Earwig e la strega, la recensione
Earwig e la strega propone una rivoluzione estetica totale che, accompagnata da una storia sconclusionata, fa sospettare a chi guarda che si tratti di un brutto scherzo
Ci si spezza il cuore a dirlo, ma purtroppo è così: il nuovo film dello Studio Ghibli Earwig e la strega è un disastro su quasi tutti i fronti. Non c’è niente, in questo lungometraggio, della magia che distingue lo storico studio d’animazione giapponese, con le sue visioni immaginifiche - rigorosamente disegnate con metodo tradizionale, a mano - e le sue storie profonde e ispirate. No, non c’è niente della poetica del maestro Hayao Miyazaki: d’altro canto non sarebbe nemmeno troppo giusto aspettarselo visto che qui al comando c’è il suo controverso erede Gorō Miyazaki. Ma se si parla di Studio Ghibli le aspettative, giustamente, restano altissime e chi vede un film dello studio sa esattamente cosa aspettarsi: Earwig e la strega invece destabilizza, propone una rivoluzione estetica totale che, accompagnata da una storia sconclusionata, fa sospettare a chi guarda che si tratti di un brutto scherzo.

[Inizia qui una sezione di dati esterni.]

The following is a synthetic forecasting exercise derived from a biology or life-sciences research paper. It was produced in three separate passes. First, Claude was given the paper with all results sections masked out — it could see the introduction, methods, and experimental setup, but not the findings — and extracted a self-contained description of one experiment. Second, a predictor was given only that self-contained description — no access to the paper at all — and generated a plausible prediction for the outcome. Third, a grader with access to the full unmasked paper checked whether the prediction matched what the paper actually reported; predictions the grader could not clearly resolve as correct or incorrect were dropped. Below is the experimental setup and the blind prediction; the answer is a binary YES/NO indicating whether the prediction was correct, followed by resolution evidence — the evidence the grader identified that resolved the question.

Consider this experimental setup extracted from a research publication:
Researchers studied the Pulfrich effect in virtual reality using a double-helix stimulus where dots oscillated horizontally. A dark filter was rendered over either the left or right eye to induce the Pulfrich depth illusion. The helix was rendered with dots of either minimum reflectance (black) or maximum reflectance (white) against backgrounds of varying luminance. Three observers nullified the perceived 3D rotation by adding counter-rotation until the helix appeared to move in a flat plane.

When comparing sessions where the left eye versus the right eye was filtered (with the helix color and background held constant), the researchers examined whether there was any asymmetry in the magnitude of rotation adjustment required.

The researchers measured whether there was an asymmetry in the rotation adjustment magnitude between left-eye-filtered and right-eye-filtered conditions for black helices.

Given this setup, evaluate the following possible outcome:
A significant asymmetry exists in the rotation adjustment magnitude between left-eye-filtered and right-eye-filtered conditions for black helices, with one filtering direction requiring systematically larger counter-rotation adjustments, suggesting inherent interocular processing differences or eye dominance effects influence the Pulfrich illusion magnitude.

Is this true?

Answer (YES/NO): NO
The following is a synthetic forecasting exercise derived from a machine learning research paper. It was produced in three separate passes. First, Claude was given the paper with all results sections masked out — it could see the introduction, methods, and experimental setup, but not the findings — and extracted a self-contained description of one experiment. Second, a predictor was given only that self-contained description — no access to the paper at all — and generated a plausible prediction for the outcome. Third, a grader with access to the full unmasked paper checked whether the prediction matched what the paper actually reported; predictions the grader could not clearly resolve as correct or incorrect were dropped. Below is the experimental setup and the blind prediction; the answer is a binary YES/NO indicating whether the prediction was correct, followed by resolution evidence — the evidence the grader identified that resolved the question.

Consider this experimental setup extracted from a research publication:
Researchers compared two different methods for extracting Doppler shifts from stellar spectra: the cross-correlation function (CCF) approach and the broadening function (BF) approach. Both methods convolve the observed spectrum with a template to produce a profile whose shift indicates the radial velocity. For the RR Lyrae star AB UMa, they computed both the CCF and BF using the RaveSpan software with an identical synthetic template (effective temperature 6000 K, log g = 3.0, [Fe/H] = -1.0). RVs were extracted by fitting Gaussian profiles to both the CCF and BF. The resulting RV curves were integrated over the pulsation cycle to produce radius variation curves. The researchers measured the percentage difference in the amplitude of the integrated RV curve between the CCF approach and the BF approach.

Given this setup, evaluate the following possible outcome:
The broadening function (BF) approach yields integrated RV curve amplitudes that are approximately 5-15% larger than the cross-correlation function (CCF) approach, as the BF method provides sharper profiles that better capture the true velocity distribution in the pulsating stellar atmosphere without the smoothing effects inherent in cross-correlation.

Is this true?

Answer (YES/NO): NO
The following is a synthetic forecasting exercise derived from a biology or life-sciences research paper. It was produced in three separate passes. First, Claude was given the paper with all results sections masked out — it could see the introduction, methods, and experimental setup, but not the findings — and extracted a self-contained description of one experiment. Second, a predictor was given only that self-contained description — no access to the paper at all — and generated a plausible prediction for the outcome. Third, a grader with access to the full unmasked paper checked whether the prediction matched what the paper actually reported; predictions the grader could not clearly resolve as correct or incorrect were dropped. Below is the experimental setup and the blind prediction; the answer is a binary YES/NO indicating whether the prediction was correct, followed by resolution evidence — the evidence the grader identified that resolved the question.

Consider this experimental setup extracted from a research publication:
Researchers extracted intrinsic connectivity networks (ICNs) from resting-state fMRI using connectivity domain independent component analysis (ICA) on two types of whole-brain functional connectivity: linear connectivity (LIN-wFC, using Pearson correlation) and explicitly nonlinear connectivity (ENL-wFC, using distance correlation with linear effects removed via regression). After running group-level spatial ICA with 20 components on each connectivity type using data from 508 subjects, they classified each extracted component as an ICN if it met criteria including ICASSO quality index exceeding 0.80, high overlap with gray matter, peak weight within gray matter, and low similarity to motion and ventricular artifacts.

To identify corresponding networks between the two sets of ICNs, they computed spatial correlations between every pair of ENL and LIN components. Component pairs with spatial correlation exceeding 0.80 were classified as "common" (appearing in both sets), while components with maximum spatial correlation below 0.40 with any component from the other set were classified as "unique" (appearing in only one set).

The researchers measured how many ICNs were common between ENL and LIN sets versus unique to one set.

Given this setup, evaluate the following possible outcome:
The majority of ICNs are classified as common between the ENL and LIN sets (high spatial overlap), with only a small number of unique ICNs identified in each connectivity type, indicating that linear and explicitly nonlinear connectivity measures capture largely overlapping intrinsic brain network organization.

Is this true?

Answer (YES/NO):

Non solo però si tratta di un problema dello strumento: è anche il modo in cui questo strumento viene usato, ovvero la regia, che sa di sbagliato. Gorō Miyazaki fa il possibile ma il suo raggio d’azione è veramente limitato: non ci sono immagini appaganti - men che meno memorabili - non c’è quasi nessuna contemplazione del paesaggio (marca distintiva della poetica Ghibli) perché non c’è alcun paesaggio, nessun contesto. Tutta la storia si svolge tra le mura buie e malamente illuminate della casa della strega, tra la camera da letto, il bagno e la stanza delle magie. Stanze che sono luoghi anonimi, pieni di cianfrusaglie indistinguibili o vuoti e senza significato, dove Earwig e la strega non fanno altro che ripetere le stesse battute all’infinito. Non c’è alcun interesse per il dettaglio (e invece quanto c’è da impazzire per l’amore incredibile che Hayao sa mettere nei singoli dettagli… basti pensare a come disegna il cibo), nessuna volontà esplorativa né decorativa. Gorō Miyazaki non ha proprio idea su dove mettere le mani.